How do I stop
ransomware attacking
my computer?

Updated on 1 May 2018

What is ransomware?

Ransomware is malicious software, or malware, that infects your computer or device and demands a ransom, either by pretending that you owe money or preventing access to your files.  The good news is you can protect yourself.

There are four types of ransomware:

1. Non-encrypting: 

Also called scareware, non-encrypting ransomware displays a screen suggesting that you’ve done something wrong or experienced an error, and that you must pay a fee or a fine to fix the problem. This splash screen may copy formal logos like that of the Australian Federal Police to appear official and fool you into paying. 

2. Encrypting: 

Encrypting worms, or Crypto Worms, access and lock specific files and folders on your computer to prohibit you from seeing or using them. You'll then receive a message demanding payment to regain access.  

3. Leakware (Doxware): 

Leakware does not block access to files, but threatens to make sensitive or personal information public unless a ransom is paid.

4. Mobile ransomware: 

Mobile devices often don’t have security measures in place, making them more vulnerable to ransomware. Android, iOS devices and Windows devices have been targeted with demands for money to restore access or privacy. 

How can I protect myself from Ransomware?

Prevention is better than cure. Take these steps to protect your devices from ransomware:

1. Make sure you are careful what links you click on

2. Keep your system up to date

Make sure you have the latest version of your operating system, and enable automatic updates on your devices if you can. 

3. Download the latest plugins

Make sure that any plugins you have like Flash, Java and Shockwave are all up to date – these are prime targets for hackers.

4. Share with care 

Hackers learn a lot about you from what you share on your computer or device - including passwords. Be smart about any personal information you share online and check the privacy and security settings of your online accounts and apps.

5. Create strong passwords

The stronger the password, the harder it is to crack. A strong password contains at least six characters that are a mix of letters, symbols and numbers and uses upper and lower case. Don’t use predictable information that hackers can access like your date of birth or name. A password manager can help you keep track of your passwords if you need help remembering them. Read more on strong passwords in our article. You should also use 2-step verification.

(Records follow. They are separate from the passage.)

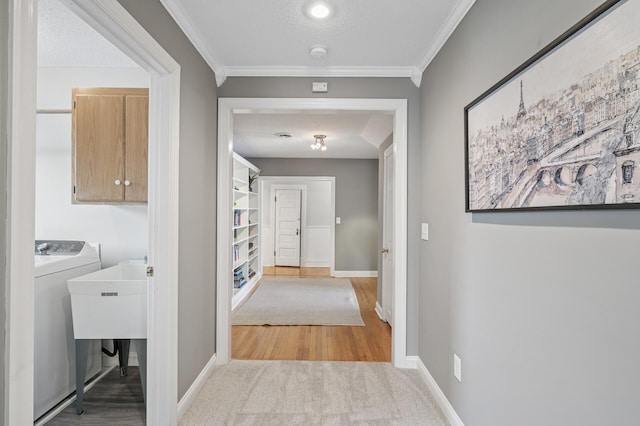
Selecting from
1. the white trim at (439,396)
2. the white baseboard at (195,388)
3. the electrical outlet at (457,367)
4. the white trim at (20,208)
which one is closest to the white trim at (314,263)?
the white baseboard at (195,388)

6. Ensure you regularly backup your computer

What is 2-step verification?

This sends you a pin code or alert when you enter a password, to keep sensitive accounts secure. Read more on 2-step verification in our article.

1. Watch out for online scams

• Never click suspicious links in social media posts or websites, and only buy from reliable, secure businesses online that have positive reviews. 
• Never open attachments or click on links within emails from unknown or unusual senders.
• If you’re not sure about the sender, contact them directly via the phone, or use a secure browser like Safari or Google Chrome to view their website (check that your browser’s URL starts with HTTPS – the ‘S’ stands for Secure).  

2. Get security software

• Arm yourself with a good online security package. There are free and paid options. 
• Install security updates regularly.
• Do a virus or malware scan once a week as part of a regular backup routine. 

What should I do if I’ve been attacked?

1. Don’t panic 

And don’t pay a ransom. 

2. Remove the infection

Try using anti-ransomware to remove an infection. Stay Smart Online is an Australian Government website with easy to follow advice on how to protect yourself online, plus updates on the latest threats and how you can respond. www.staysmartonline.gov.au

3. Or restore from a backup

If you can't remove the infection, try restoring your computer or device from a backup; most manufacturers have guides that show you how to restore.